Comment choisir son pédiatre ?

Il est important de choisir un bon pédiatre : il suivra votre enfant de sa naissance à ses 18 ans ! Retrouvez tous nos conseils pour faire le meilleur choix dans cet article !

Dans le chapitre "Le monde médical" de l'ouvrage "Vous, Parents" du Dr Arnault Pfersdorff, est abordé la question du choix du pédiatre : que faire si l'on en trouve pas ? Comment les joindre en cas d'urgence ? Toutes vos réponses ici !

 

Le choix du pédiatre : quelles qualités doit-il avoir avant tout ?

 

Qu'est-ce qu'un pédiatre ?

Le pédiatre est un médecin spécialiste du nourrisson, de l’enfant et de l’adolescent, plus précisément de la naissance jusqu’à l’âge de 18 ans une fois la croissance terminée. Il intervient aussi autour de l’accouchement comme pédiatre réanimateur. Les maternités françaises doivent contracter avec un ou plusieurs pédiatres compétents, selon le type de maternité (niveau 1, 2 ou 3).

Sa formation requiert le cursus classique de sept années de médecine, suivi d’une spécialisation par l’intermédiaire d’un diplôme d’études spécialisées (DES), soit un cursus universitaire de 11 à 12 ans.
Les parents d’un enfant âgé de moins de 16 ans peuvent accéder directement au pédiatre et le déclarer comme médecin traitant. À 16 ans, l’adolescent possède sa propre carte Vitale et il pourra choisir comme médecin traitant référent son pédiatre ou tout autre médecin.

 

Que faire si je n'en trouve pas ?

En cas de difficultés pour accéder à un pédiatre (à la campagne ou si les agendas sont bien remplis), vous pouvez bien entendu faire appel à un médecin généraliste. La plupart d’entre eux ont fait des stages en service de pédiatrie et ont acquis en consultation quotidienne de bonnes expériences pédiatriques pour le suivi courant. En cas de pathologie plus complexe, ils adresseront votre enfant à un pédiatre.

Souvent, un suivi conjoint de votre enfant par un médecin généraliste et un pédiatre se passe de manière très satisfaisante. Le carnet de santé, tenu à jour à chaque consultation, offre à chacun des deux praticiens la possibilité d’être informé sur le poids, la taille, les pathologies, les vaccins, les bilans en cours, etc. Par ailleurs, le dossier médical partagé (DMP), qui se fait peu à peu en pédiatrie, permet d’y héberger les données médicales essentielles.

 

Où travaillent les pédiatres et quel est leur mode d'exercice ?

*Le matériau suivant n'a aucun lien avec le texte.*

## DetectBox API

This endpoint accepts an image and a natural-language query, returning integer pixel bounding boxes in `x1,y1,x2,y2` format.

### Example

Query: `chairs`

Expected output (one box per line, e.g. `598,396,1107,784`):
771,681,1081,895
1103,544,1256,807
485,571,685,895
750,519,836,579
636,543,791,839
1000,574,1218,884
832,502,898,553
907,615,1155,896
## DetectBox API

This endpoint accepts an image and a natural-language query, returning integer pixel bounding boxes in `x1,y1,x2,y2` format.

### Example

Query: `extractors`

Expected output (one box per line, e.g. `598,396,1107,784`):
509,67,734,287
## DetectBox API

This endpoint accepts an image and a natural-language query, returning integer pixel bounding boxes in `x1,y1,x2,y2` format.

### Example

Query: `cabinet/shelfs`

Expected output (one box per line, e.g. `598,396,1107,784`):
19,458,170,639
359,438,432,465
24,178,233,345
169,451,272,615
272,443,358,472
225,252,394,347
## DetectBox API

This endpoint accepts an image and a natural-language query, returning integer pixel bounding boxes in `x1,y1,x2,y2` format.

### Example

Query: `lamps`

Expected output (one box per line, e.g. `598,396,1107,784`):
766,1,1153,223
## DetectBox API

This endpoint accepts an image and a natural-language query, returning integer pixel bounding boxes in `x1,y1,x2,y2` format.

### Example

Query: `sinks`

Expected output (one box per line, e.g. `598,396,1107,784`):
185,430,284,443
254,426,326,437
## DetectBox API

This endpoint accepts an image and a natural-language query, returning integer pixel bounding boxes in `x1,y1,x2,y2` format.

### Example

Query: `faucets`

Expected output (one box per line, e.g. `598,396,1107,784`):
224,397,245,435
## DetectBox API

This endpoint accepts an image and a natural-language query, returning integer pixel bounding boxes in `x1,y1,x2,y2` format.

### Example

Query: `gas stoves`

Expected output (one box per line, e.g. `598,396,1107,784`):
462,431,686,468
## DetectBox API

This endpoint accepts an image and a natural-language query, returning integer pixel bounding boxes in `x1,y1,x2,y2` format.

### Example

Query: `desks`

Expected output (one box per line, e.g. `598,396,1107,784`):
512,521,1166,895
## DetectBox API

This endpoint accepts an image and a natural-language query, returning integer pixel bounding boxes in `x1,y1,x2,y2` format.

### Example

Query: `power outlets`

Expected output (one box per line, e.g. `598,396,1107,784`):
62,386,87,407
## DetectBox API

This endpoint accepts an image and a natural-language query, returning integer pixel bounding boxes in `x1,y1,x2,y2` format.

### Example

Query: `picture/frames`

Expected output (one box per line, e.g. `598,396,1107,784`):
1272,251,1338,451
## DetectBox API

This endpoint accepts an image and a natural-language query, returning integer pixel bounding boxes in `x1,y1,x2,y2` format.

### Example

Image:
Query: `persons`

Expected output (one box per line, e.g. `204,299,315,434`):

  • À l'hôpital : des services spécialisés se côtoient en particulier dans les CHU (gastro-entérologie, cardiologie, génétique, chirurgie infantile, dermatologie, endocrinologie, neurologie pédiatrique, maladies métaboliques, réanimation néonatale et enfants, accueil des urgences pédiatriques, néphrologie, etc.).
  • Dans un cabinet : l’accès aux prises de rendez-vous se fait plus facilement désormais, grâce aux plateformes en ligne. En outre, les outils numériques (smartphones, mail, Instagram) rendent plus accessible la prise de contact avec ces praticiens habitués aux nouveaux moyens de communication, stimulés en cela par les jeunes parents.
  • En crèche, en centre de Protection Maternelle et Infantile (PMI1) ou dans une Maison d’Enfants à Caractère Social (MECS) : l’accès s’y fait selon certains horaires.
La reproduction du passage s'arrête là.